Data shown:
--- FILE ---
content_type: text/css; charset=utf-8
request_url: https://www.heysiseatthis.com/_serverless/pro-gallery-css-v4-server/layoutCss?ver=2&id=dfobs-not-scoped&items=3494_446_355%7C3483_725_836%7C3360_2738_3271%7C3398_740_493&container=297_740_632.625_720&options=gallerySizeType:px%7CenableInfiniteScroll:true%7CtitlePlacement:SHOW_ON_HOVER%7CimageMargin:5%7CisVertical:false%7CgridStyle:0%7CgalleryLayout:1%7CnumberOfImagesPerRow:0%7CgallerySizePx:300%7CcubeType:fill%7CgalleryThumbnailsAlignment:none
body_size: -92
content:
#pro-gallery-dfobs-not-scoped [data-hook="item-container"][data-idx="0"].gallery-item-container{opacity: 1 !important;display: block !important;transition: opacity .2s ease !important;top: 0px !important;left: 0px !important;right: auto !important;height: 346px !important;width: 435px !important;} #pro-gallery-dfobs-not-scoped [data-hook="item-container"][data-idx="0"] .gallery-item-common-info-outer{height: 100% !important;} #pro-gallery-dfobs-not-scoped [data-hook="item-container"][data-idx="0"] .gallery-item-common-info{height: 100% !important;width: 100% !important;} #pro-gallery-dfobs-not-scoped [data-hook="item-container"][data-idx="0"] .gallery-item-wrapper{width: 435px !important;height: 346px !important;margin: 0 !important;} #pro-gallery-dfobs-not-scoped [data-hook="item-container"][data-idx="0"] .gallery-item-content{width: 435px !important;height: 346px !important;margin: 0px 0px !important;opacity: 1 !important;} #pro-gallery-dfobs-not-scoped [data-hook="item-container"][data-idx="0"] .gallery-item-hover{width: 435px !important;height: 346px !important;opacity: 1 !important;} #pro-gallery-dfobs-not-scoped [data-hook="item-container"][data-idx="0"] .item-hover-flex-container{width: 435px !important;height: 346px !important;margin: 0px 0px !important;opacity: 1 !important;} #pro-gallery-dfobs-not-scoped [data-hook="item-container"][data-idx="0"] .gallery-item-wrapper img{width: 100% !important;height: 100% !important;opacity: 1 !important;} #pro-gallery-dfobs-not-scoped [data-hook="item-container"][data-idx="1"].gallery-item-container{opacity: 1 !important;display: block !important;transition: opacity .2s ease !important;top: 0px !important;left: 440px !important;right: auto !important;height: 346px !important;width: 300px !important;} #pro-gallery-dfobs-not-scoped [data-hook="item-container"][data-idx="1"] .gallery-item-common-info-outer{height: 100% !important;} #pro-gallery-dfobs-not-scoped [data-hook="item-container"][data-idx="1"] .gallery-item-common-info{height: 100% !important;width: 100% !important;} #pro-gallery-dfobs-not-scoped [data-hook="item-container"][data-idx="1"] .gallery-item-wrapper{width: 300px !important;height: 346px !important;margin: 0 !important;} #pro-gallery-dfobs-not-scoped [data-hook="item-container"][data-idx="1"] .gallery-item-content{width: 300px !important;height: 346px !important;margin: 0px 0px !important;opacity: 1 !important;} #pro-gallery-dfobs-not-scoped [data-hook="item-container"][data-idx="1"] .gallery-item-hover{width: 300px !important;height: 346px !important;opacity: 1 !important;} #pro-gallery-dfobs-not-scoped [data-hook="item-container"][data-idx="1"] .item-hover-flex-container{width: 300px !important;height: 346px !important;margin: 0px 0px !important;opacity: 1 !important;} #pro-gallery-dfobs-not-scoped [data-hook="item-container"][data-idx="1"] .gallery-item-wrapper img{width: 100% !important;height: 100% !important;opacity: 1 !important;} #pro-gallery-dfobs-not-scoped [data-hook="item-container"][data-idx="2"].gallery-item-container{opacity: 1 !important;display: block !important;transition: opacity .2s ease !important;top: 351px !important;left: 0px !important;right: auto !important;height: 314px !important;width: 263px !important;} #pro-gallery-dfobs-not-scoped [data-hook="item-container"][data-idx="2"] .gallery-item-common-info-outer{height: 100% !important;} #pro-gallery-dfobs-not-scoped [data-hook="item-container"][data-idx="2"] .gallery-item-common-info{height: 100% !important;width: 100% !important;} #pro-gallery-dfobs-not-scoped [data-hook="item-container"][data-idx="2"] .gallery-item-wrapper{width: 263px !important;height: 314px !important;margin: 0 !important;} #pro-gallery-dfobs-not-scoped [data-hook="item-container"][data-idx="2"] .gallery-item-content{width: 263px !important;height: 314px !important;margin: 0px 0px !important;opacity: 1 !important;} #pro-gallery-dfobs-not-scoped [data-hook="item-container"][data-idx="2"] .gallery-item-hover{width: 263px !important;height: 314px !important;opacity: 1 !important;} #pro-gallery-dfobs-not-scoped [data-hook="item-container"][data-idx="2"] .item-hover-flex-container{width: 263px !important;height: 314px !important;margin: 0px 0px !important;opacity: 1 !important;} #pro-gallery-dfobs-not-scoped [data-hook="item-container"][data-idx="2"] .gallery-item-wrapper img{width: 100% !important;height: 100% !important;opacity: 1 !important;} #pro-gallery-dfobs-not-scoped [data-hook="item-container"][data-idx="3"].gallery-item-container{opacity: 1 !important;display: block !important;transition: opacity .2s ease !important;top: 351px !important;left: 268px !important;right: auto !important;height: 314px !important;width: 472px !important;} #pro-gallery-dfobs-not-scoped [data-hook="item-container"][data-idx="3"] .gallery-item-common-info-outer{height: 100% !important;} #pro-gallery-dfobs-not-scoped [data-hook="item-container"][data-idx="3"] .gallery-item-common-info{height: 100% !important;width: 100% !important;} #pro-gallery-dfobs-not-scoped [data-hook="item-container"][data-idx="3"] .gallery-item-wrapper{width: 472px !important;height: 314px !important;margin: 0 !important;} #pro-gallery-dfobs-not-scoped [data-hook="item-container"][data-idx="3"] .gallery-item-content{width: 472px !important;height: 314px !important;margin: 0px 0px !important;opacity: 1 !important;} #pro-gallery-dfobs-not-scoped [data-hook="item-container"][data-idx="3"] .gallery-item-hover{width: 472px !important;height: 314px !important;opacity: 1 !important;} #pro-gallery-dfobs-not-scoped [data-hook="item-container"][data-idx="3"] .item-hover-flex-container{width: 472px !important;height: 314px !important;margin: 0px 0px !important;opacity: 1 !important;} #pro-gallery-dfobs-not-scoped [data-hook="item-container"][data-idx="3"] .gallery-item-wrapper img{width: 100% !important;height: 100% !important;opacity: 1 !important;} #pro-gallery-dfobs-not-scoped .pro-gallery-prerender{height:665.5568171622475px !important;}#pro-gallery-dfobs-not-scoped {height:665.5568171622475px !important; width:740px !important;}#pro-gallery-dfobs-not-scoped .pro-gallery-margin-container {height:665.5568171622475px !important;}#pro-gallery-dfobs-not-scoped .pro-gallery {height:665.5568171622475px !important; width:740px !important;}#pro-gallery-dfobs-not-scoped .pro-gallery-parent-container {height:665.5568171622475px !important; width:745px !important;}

What the task asks:
Your response must repeat all of the material above exactly.

Task response:
--- FILE ---
content_type: text/css; charset=utf-8
request_url: https://www.heysiseatthis.com/_serverless/pro-gallery-css-v4-server/layoutCss?ver=2&id=dfobs-not-scoped&items=3494_446_355%7C3483_725_836%7C3360_2738_3271%7C3398_740_493&container=297_740_632.625_720&options=gallerySizeType:px%7CenableInfiniteScroll:true%7CtitlePlacement:SHOW_ON_HOVER%7CimageMargin:5%7CisVertical:false%7CgridStyle:0%7CgalleryLayout:1%7CnumberOfImagesPerRow:0%7CgallerySizePx:300%7CcubeType:fill%7CgalleryThumbnailsAlignment:none
body_size: -92
content:
#pro-gallery-dfobs-not-scoped [data-hook="item-container"][data-idx="0"].gallery-item-container{opacity: 1 !important;display: block !important;transition: opacity .2s ease !important;top: 0px !important;left: 0px !important;right: auto !important;height: 346px !important;width: 435px !important;} #pro-gallery-dfobs-not-scoped [data-hook="item-container"][data-idx="0"] .gallery-item-common-info-outer{height: 100% !important;} #pro-gallery-dfobs-not-scoped [data-hook="item-container"][data-idx="0"] .gallery-item-common-info{height: 100% !important;width: 100% !important;} #pro-gallery-dfobs-not-scoped [data-hook="item-container"][data-idx="0"] .gallery-item-wrapper{width: 435px !important;height: 346px !important;margin: 0 !important;} #pro-gallery-dfobs-not-scoped [data-hook="item-container"][data-idx="0"] .gallery-item-content{width: 435px !important;height: 346px !important;margin: 0px 0px !important;opacity: 1 !important;} #pro-gallery-dfobs-not-scoped [data-hook="item-container"][data-idx="0"] .gallery-item-hover{width: 435px !important;height: 346px !important;opacity: 1 !important;} #pro-gallery-dfobs-not-scoped [data-hook="item-container"][data-idx="0"] .item-hover-flex-container{width: 435px !important;height: 346px !important;margin: 0px 0px !important;opacity: 1 !important;} #pro-gallery-dfobs-not-scoped [data-hook="item-container"][data-idx="0"] .gallery-item-wrapper img{width: 100% !important;height: 100% !important;opacity: 1 !important;} #pro-gallery-dfobs-not-scoped [data-hook="item-container"][data-idx="1"].gallery-item-container{opacity: 1 !important;display: block !important;transition: opacity .2s ease !important;top: 0px !important;left: 440px !important;right: auto !important;height: 346px !important;width: 300px !important;} #pro-gallery-dfobs-not-scoped [data-hook="item-container"][data-idx="1"] .gallery-item-common-info-outer{height: 100% !important;} #pro-gallery-dfobs-not-scoped [data-hook="item-container"][data-idx="1"] .gallery-item-common-info{height: 100% !important;width: 100% !important;} #pro-gallery-dfobs-not-scoped [data-hook="item-container"][data-idx="1"] .gallery-item-wrapper{width: 300px !important;height: 346px !important;margin: 0 !important;} #pro-gallery-dfobs-not-scoped [data-hook="item-container"][data-idx="1"] .gallery-item-content{width: 300px !important;height: 346px !important;margin: 0px 0px !important;opacity: 1 !important;} #pro-gallery-dfobs-not-scoped [data-hook="item-container"][data-idx="1"] .gallery-item-hover{width: 300px !important;height: 346px !important;opacity: 1 !important;} #pro-gallery-dfobs-not-scoped [data-hook="item-container"][data-idx="1"] .item-hover-flex-container{width: 300px !important;height: 346px !important;margin: 0px 0px !important;opacity: 1 !important;} #pro-gallery-dfobs-not-scoped [data-hook="item-container"][data-idx="1"] .gallery-item-wrapper img{width: 100% !important;height: 100% !important;opacity: 1 !important;} #pro-gallery-dfobs-not-scoped [data-hook="item-container"][data-idx="2"].gallery-item-container{opacity: 1 !important;display: block !important;transition: opacity .2s ease !important;top: 351px !important;left: 0px !important;right: auto !important;height: 314px !important;width: 263px !important;} #pro-gallery-dfobs-not-scoped [data-hook="item-container"][data-idx="2"] .gallery-item-common-info-outer{height: 100% !important;} #pro-gallery-dfobs-not-scoped [data-hook="item-container"][data-idx="2"] .gallery-item-common-info{height: 100% !important;width: 100% !important;} #pro-gallery-dfobs-not-scoped [data-hook="item-container"][data-idx="2"] .gallery-item-wrapper{width: 263px !important;height: 314px !important;margin: 0 !important;} #pro-gallery-dfobs-not-scoped [data-hook="item-container"][data-idx="2"] .gallery-item-content{width: 263px !important;height: 314px !important;margin: 0px 0px !important;opacity: 1 !important;} #pro-gallery-dfobs-not-scoped [data-hook="item-container"][data-idx="2"] .gallery-item-hover{width: 263px !important;height: 314px !important;opacity: 1 !important;} #pro-gallery-dfobs-not-scoped [data-hook="item-container"][data-idx="2"] .item-hover-flex-container{width: 263px !important;height: 314px !important;margin: 0px 0px !important;opacity: 1 !important;} #pro-gallery-dfobs-not-scoped [data-hook="item-container"][data-idx="2"] .gallery-item-wrapper img{width: 100% !important;height: 100% !important;opacity: 1 !important;} #pro-gallery-dfobs-not-scoped [data-hook="item-container"][data-idx="3"].gallery-item-container{opacity: 1 !important;display: block !important;transition: opacity .2s ease !important;top: 351px !important;left: 268px !important;right: auto !important;height: 314px !important;width: 472px !important;} #pro-gallery-dfobs-not-scoped [data-hook="item-container"][data-idx="3"] .gallery-item-common-info-outer{height: 100% !important;} #pro-gallery-dfobs-not-scoped [data-hook="item-container"][data-idx="3"] .gallery-item-common-info{height: 100% !important;width: 100% !important;} #pro-gallery-dfobs-not-scoped [data-hook="item-container"][data-idx="3"] .gallery-item-wrapper{width: 472px !important;height: 314px !important;margin: 0 !important;} #pro-gallery-dfobs-not-scoped [data-hook="item-container"][data-idx="3"] .gallery-item-content{width: 472px !important;height: 314px !important;margin: 0px 0px !important;opacity: 1 !important;} #pro-gallery-dfobs-not-scoped [data-hook="item-container"][data-idx="3"] .gallery-item-hover{width: 472px !important;height: 314px !important;opacity: 1 !important;} #pro-gallery-dfobs-not-scoped [data-hook="item-container"][data-idx="3"] .item-hover-flex-container{width: 472px !important;height: 314px !important;margin: 0px 0px !important;opacity: 1 !important;} #pro-gallery-dfobs-not-scoped [data-hook="item-container"][data-idx="3"] .gallery-item-wrapper img{width: 100% !important;height: 100% !important;opacity: 1 !important;} #pro-gallery-dfobs-not-scoped .pro-gallery-prerender{height:665.5568171622475px !important;}#pro-gallery-dfobs-not-scoped {height:665.5568171622475px !important; width:740px !important;}#pro-gallery-dfobs-not-scoped .pro-gallery-margin-container {height:665.5568171622475px !important;}#pro-gallery-dfobs-not-scoped .pro-gallery {height:665.5568171622475px !important; width:740px !important;}#pro-gallery-dfobs-not-scoped .pro-gallery-parent-container {height:665.5568171622475px !important; width:745px !important;}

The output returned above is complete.